### Text to read:
If you are working with small primes, look no further than randtoolbox::get.primes.
If you need primes in a range, the packages numbers, primes, & RcppAlgos are the way to go.
The importance of good programming practices cannot be overemphasized (e.g. vectorization, using correct data types, etc.). This is most aptly demonstrated by the pure base R solution provided by #John. It is concise, clear, and very efficient.
Best way that I know of to generate all primes (without getting into crazy math) is to use the Sieve of Eratosthenes.
It is pretty straightforward to implement and allows you calculate primes without using division or modulus. The only downside is that it is memory intensive, but various optimizations can be made to improve memory (ignoring all even numbers for instance).
This method should be Faster and simpler.
allPrime <- function(n) {
primes <- rep(TRUE, n)
primes[1] <- FALSE
for (i in 1:sqrt(n)) {
if (primes[i]) primes[seq(i^2, n, i)] <- FALSE
}
which(primes)
}
0.12 second on my computer for n = 1e6
I implemented this in function AllPrimesUpTo in package primefactr.

### Stated task:
Extract, word for word, the passage of the prime-generation text above between "It is pretty" and "<- rep(TRUE, n)", inclusive.

### Data provided:
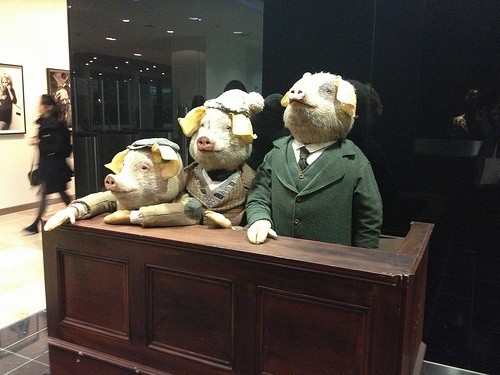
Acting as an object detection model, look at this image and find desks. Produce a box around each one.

### Full response:
It is pretty straightforward to implement and allows you calculate primes without using division or modulus. The only downside is that it is memory intensive, but various optimizations can be made to improve memory (ignoring all even numbers for instance).
This method should be Faster and simpler.
allPrime <- function(n) {
primes <- rep(TRUE, n)